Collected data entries
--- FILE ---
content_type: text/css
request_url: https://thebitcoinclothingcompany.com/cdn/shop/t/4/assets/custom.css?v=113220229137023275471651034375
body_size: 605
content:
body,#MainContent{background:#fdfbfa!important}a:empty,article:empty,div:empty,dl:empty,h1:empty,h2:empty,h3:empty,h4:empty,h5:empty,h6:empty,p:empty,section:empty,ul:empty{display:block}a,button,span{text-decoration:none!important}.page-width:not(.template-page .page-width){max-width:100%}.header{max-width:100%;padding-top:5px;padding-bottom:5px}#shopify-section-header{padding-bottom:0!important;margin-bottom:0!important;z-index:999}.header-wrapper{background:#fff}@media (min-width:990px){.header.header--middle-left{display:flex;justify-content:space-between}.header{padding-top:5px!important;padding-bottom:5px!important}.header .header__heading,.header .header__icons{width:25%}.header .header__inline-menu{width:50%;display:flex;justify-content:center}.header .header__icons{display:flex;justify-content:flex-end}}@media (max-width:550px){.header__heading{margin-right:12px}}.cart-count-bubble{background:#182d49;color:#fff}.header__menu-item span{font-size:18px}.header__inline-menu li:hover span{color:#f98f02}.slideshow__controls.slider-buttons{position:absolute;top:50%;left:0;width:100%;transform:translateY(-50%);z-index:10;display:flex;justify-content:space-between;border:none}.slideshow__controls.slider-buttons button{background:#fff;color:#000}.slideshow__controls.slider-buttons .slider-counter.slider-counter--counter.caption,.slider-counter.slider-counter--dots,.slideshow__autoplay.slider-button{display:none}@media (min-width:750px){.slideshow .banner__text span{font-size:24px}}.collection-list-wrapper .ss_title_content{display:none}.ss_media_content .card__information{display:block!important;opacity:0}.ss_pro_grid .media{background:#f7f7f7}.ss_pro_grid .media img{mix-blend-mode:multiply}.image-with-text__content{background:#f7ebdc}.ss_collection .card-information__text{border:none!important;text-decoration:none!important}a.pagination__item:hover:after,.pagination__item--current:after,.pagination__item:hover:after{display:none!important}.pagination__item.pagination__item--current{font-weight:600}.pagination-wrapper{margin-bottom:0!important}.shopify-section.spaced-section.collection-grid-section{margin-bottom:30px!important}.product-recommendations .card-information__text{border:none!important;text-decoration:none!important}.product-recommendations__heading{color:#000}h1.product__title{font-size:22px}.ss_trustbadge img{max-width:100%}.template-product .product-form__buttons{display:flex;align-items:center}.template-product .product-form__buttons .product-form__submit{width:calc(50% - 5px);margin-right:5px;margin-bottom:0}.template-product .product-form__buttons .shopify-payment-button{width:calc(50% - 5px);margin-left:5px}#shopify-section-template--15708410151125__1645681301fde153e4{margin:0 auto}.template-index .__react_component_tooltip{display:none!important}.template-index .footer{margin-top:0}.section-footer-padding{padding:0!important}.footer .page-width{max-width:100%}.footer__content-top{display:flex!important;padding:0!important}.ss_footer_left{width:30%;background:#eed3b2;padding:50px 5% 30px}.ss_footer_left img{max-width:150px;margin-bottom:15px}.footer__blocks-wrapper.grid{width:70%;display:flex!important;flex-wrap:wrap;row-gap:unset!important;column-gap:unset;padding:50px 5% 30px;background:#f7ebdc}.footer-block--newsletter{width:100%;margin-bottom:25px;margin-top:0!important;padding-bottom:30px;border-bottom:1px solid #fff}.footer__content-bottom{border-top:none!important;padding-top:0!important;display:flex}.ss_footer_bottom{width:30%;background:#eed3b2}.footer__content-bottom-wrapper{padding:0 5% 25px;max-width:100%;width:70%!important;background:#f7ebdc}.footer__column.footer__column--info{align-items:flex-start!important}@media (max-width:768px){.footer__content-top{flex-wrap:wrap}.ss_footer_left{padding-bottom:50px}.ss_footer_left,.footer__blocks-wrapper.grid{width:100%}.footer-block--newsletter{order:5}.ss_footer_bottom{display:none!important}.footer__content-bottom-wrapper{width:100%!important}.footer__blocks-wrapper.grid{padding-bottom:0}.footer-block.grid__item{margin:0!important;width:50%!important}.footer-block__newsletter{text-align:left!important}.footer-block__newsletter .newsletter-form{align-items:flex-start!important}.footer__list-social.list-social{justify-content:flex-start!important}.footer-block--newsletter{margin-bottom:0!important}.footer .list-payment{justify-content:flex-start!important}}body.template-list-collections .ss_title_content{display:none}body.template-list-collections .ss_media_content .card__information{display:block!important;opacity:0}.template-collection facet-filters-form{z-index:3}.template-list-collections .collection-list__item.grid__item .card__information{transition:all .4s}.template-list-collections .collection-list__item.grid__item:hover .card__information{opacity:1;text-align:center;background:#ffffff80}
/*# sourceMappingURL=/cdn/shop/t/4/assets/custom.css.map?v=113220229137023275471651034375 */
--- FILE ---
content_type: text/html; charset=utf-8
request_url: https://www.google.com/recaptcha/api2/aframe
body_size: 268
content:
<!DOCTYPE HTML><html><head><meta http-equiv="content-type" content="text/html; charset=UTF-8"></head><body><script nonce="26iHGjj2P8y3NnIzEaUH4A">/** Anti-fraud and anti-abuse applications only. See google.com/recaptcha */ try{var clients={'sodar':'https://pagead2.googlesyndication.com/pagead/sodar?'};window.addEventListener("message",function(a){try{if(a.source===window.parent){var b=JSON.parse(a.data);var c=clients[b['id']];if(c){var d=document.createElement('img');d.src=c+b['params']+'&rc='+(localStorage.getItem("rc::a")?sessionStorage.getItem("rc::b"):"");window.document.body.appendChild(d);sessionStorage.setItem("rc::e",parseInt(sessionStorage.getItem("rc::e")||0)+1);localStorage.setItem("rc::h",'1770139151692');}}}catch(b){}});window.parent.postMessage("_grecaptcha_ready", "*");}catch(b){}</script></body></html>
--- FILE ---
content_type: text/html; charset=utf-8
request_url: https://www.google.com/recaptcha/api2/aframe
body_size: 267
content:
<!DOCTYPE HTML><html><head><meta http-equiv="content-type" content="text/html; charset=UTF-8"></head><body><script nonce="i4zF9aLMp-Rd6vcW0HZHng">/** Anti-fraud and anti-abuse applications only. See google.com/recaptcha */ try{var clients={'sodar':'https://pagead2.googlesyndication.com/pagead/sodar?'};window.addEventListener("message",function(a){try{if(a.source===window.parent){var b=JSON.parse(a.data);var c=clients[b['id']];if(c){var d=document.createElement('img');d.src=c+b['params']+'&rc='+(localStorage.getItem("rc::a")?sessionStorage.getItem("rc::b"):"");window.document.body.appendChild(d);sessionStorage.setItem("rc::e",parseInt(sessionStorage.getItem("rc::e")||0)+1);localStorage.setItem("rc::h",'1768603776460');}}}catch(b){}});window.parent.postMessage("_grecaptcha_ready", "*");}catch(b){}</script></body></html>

REQUIREMENT ▸
Every entry above needs to be written out again exactly.

REPLY TO THE TASK ▸
--- FILE ---
content_type: text/css
request_url: https://thebitcoinclothingcompany.com/cdn/shop/t/4/assets/custom.css?v=113220229137023275471651034375
body_size: 605
content:
body,#MainContent{background:#fdfbfa!important}a:empty,article:empty,div:empty,dl:empty,h1:empty,h2:empty,h3:empty,h4:empty,h5:empty,h6:empty,p:empty,section:empty,ul:empty{display:block}a,button,span{text-decoration:none!important}.page-width:not(.template-page .page-width){max-width:100%}.header{max-width:100%;padding-top:5px;padding-bottom:5px}#shopify-section-header{padding-bottom:0!important;margin-bottom:0!important;z-index:999}.header-wrapper{background:#fff}@media (min-width:990px){.header.header--middle-left{display:flex;justify-content:space-between}.header{padding-top:5px!important;padding-bottom:5px!important}.header .header__heading,.header .header__icons{width:25%}.header .header__inline-menu{width:50%;display:flex;justify-content:center}.header .header__icons{display:flex;justify-content:flex-end}}@media (max-width:550px){.header__heading{margin-right:12px}}.cart-count-bubble{background:#182d49;color:#fff}.header__menu-item span{font-size:18px}.header__inline-menu li:hover span{color:#f98f02}.slideshow__controls.slider-buttons{position:absolute;top:50%;left:0;width:100%;transform:translateY(-50%);z-index:10;display:flex;justify-content:space-between;border:none}.slideshow__controls.slider-buttons button{background:#fff;color:#000}.slideshow__controls.slider-buttons .slider-counter.slider-counter--counter.caption,.slider-counter.slider-counter--dots,.slideshow__autoplay.slider-button{display:none}@media (min-width:750px){.slideshow .banner__text span{font-size:24px}}.collection-list-wrapper .ss_title_content{display:none}.ss_media_content .card__information{display:block!important;opacity:0}.ss_pro_grid .media{background:#f7f7f7}.ss_pro_grid .media img{mix-blend-mode:multiply}.image-with-text__content{background:#f7ebdc}.ss_collection .card-information__text{border:none!important;text-decoration:none!important}a.pagination__item:hover:after,.pagination__item--current:after,.pagination__item:hover:after{display:none!important}.pagination__item.pagination__item--current{font-weight:600}.pagination-wrapper{margin-bottom:0!important}.shopify-section.spaced-section.collection-grid-section{margin-bottom:30px!important}.product-recommendations .card-information__text{border:none!important;text-decoration:none!important}.product-recommendations__heading{color:#000}h1.product__title{font-size:22px}.ss_trustbadge img{max-width:100%}.template-product .product-form__buttons{display:flex;align-items:center}.template-product .product-form__buttons .product-form__submit{width:calc(50% - 5px);margin-right:5px;margin-bottom:0}.template-product .product-form__buttons .shopify-payment-button{width:calc(50% - 5px);margin-left:5px}#shopify-section-template--15708410151125__1645681301fde153e4{margin:0 auto}.template-index .__react_component_tooltip{display:none!important}.template-index .footer{margin-top:0}.section-footer-padding{padding:0!important}.footer .page-width{max-width:100%}.footer__content-top{display:flex!important;padding:0!important}.ss_footer_left{width:30%;background:#eed3b2;padding:50px 5% 30px}.ss_footer_left img{max-width:150px;margin-bottom:15px}.footer__blocks-wrapper.grid{width:70%;display:flex!important;flex-wrap:wrap;row-gap:unset!important;column-gap:unset;padding:50px 5% 30px;background:#f7ebdc}.footer-block--newsletter{width:100%;margin-bottom:25px;margin-top:0!important;padding-bottom:30px;border-bottom:1px solid #fff}.footer__content-bottom{border-top:none!important;padding-top:0!important;display:flex}.ss_footer_bottom{width:30%;background:#eed3b2}.footer__content-bottom-wrapper{padding:0 5% 25px;max-width:100%;width:70%!important;background:#f7ebdc}.footer__column.footer__column--info{align-items:flex-start!important}@media (max-width:768px){.footer__content-top{flex-wrap:wrap}.ss_footer_left{padding-bottom:50px}.ss_footer_left,.footer__blocks-wrapper.grid{width:100%}.footer-block--newsletter{order:5}.ss_footer_bottom{display:none!important}.footer__content-bottom-wrapper{width:100%!important}.footer__blocks-wrapper.grid{padding-bottom:0}.footer-block.grid__item{margin:0!important;width:50%!important}.footer-block__newsletter{text-align:left!important}.footer-block__newsletter .newsletter-form{align-items:flex-start!important}.footer__list-social.list-social{justify-content:flex-start!important}.footer-block--newsletter{margin-bottom:0!important}.footer .list-payment{justify-content:flex-start!important}}body.template-list-collections .ss_title_content{display:none}body.template-list-collections .ss_media_content .card__information{display:block!important;opacity:0}.template-collection facet-filters-form{z-index:3}.template-list-collections .collection-list__item.grid__item .card__information{transition:all .4s}.template-list-collections .collection-list__item.grid__item:hover .card__information{opacity:1;text-align:center;background:#ffffff80}
/*# sourceMappingURL=/cdn/shop/t/4/assets/custom.css.map?v=113220229137023275471651034375 */
--- FILE ---
content_type: text/html; charset=utf-8
request_url: https://www.google.com/recaptcha/api2/aframe
body_size: 268
content:
<!DOCTYPE HTML><html><head><meta http-equiv="content-type" content="text/html; charset=UTF-8"></head><body><script nonce="26iHGjj2P8y3NnIzEaUH4A">/** Anti-fraud and anti-abuse applications only. See google.com/recaptcha */ try{var clients={'sodar':'https://pagead2.googlesyndication.com/pagead/sodar?'};window.addEventListener("message",function(a){try{if(a.source===window.parent){var b=JSON.parse(a.data);var c=clients[b['id']];if(c){var d=document.createElement('img');d.src=c+b['params']+'&rc='+(localStorage.getItem("rc::a")?sessionStorage.getItem("rc::b"):"");window.document.body.appendChild(d);sessionStorage.setItem("rc::e",parseInt(sessionStorage.getItem("rc::e")||0)+1);localStorage.setItem("rc::h",'1770139151692');}}}catch(b){}});window.parent.postMessage("_grecaptcha_ready", "*");}catch(b){}</script></body></html>
--- FILE ---
content_type: text/html; charset=utf-8
request_url: https://www.google.com/recaptcha/api2/aframe
body_size: 267
content:
<!DOCTYPE HTML><html><head><meta http-equiv="content-type" content="text/html; charset=UTF-8"></head><body><script nonce="i4zF9aLMp-Rd6vcW0HZHng">/** Anti-fraud and anti-abuse applications only. See google.com/recaptcha */ try{var clients={'sodar':'https://pagead2.googlesyndication.com/pagead/sodar?'};window.addEventListener("message",function(a){try{if(a.source===window.parent){var b=JSON.parse(a.data);var c=clients[b['id']];if(c){var d=document.createElement('img');d.src=c+b['params']+'&rc='+(localStorage.getItem("rc::a")?sessionStorage.getItem("rc::b"):"");window.document.body.appendChild(d);sessionStorage.setItem("rc::e",parseInt(sessionStorage.getItem("rc::e")||0)+1);localStorage.setItem("rc::h",'1768603776460');}}}catch(b){}});window.parent.postMessage("_grecaptcha_ready", "*");}catch(b){}</script></body></html>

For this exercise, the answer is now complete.